Regnard s’est inspiré du topos de la « folle amoureuse » présent dans la Commedia dell’arte
qui est une comédie italienne populaire apparue au 16ème siècle et qui est basée sur le principe de l’effet all’improviso : le comédien met en avant sa virtuosité et improvise à partir de techniques apprises, consignées dans le cento. Marie-Claude Hubert dans « Le théâtre » explique en quoi consiste le cento
Dans ces cahiers, qui constituent un fonds collectif, sont répertoriées, sous forme de canevas sommairement agencés, de nombreuses intrigues, la plupart dérivées du théâtre latin. On y trouve des tirades entières, voire des scène types (la déclaration d’amour, la tentative de suicide, la fourberie du valet etc.) Certains lazzis y sont consignés-on désigne par là un intermède comique sans rapport avec l’intrigue, mimé et accompagné parfois par un embryon de dialogue.
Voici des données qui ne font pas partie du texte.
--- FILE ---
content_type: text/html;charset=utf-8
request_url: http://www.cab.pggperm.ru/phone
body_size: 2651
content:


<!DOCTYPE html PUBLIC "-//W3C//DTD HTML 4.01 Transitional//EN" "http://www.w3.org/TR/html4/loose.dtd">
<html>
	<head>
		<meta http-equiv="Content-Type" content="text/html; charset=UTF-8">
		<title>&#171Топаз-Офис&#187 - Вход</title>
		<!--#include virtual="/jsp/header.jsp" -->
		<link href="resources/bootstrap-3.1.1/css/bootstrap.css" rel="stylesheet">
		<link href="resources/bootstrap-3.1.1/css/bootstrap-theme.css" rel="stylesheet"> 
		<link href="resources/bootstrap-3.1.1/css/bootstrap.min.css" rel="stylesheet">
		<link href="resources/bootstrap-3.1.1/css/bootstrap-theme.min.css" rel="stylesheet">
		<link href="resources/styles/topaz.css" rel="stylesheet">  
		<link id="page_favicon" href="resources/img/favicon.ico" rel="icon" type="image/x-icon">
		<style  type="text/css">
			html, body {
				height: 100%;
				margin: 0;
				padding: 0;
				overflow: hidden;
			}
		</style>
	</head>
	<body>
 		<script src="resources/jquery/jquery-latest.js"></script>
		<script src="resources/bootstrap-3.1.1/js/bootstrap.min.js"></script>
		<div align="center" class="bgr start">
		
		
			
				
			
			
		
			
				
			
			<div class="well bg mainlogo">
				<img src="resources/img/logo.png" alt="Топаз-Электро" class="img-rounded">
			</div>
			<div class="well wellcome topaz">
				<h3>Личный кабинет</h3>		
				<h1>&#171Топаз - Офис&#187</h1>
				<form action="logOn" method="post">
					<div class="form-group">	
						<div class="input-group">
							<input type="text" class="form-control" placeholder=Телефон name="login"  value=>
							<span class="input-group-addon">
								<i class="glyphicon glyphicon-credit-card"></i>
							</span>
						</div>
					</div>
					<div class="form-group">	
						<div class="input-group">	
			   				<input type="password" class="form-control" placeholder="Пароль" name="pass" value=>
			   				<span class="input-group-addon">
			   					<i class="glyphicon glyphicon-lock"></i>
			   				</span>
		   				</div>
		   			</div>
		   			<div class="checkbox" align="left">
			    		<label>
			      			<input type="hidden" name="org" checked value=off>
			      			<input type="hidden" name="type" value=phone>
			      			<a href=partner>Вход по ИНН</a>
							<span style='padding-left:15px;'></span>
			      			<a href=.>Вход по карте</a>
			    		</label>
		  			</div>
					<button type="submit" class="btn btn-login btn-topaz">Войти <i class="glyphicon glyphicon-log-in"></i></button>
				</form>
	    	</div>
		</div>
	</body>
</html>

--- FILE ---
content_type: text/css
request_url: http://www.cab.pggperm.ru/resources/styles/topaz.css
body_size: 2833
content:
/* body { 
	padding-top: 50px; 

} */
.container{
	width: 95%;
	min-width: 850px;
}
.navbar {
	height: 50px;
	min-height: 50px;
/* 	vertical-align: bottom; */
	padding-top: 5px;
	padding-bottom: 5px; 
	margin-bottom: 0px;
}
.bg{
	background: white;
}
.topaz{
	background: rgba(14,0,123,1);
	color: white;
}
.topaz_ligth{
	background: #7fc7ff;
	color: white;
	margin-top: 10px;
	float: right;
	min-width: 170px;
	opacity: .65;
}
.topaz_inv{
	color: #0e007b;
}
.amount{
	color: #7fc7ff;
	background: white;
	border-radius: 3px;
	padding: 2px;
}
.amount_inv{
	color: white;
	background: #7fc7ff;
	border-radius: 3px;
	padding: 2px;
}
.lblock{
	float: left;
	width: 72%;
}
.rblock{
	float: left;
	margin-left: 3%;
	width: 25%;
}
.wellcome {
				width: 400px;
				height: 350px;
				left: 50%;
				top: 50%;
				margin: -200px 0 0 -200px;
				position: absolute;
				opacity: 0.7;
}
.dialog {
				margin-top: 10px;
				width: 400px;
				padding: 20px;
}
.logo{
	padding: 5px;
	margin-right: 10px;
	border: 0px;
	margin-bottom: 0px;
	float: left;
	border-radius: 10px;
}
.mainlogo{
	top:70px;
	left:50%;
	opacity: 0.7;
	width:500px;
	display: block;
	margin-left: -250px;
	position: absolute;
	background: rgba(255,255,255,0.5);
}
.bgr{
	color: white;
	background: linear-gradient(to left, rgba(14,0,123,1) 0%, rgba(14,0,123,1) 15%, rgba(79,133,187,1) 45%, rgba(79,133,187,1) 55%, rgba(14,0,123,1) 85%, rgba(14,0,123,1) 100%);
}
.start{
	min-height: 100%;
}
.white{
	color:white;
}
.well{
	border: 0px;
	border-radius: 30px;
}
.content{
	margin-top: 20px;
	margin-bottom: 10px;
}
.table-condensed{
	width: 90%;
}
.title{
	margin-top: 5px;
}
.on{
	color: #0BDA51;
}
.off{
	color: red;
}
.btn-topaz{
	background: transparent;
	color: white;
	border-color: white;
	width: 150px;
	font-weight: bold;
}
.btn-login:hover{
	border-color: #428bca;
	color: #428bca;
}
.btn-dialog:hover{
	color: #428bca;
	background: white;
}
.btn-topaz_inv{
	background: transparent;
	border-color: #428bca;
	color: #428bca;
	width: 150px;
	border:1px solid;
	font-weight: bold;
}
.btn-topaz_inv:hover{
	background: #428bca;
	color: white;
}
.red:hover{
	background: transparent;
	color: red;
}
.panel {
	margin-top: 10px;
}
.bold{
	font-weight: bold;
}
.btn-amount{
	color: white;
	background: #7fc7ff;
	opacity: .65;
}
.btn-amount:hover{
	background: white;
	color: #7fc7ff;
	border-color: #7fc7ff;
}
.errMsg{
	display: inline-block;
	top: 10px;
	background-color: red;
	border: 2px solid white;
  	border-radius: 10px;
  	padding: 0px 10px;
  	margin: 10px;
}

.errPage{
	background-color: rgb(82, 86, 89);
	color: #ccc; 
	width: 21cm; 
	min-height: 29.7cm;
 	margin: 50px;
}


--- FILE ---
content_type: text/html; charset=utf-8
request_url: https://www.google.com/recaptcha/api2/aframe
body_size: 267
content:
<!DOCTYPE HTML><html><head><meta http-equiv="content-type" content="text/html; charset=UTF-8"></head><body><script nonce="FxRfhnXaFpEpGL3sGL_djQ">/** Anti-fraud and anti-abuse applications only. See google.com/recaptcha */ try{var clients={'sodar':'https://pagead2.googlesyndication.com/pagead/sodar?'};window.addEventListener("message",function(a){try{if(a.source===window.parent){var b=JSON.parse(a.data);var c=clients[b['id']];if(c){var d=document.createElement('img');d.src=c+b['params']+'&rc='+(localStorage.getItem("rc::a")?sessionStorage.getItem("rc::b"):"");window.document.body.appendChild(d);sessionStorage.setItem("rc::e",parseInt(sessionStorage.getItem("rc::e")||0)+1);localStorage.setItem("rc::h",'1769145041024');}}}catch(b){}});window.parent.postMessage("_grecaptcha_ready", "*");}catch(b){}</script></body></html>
Perpétuant la vieille tradition latine, La Commedia dell’arte fait de la pantomime un art achevé. Elle met en scène des personnages types dont les corps sont de véritables masques de jeu et deviennent la matérialisation de la démesure. L’origine antérieure de La Commedia dell’arte est la comédie régulière qui débute avec des reppresentazioni. La commedia est en lien avec le carnaval désignant une période de bravement des convenances, de confusion des identités, de liesse et de débordement durant laquelle le fou produit des actes de désir d’enfreindre. Le fou et l’acteur sont semblables : ils concrétisent l’envie instinctive de rejouer en changeant les cartes, de mettre en scène la faille qui se forme entre ce qui est conforme et ce qui devient subversif.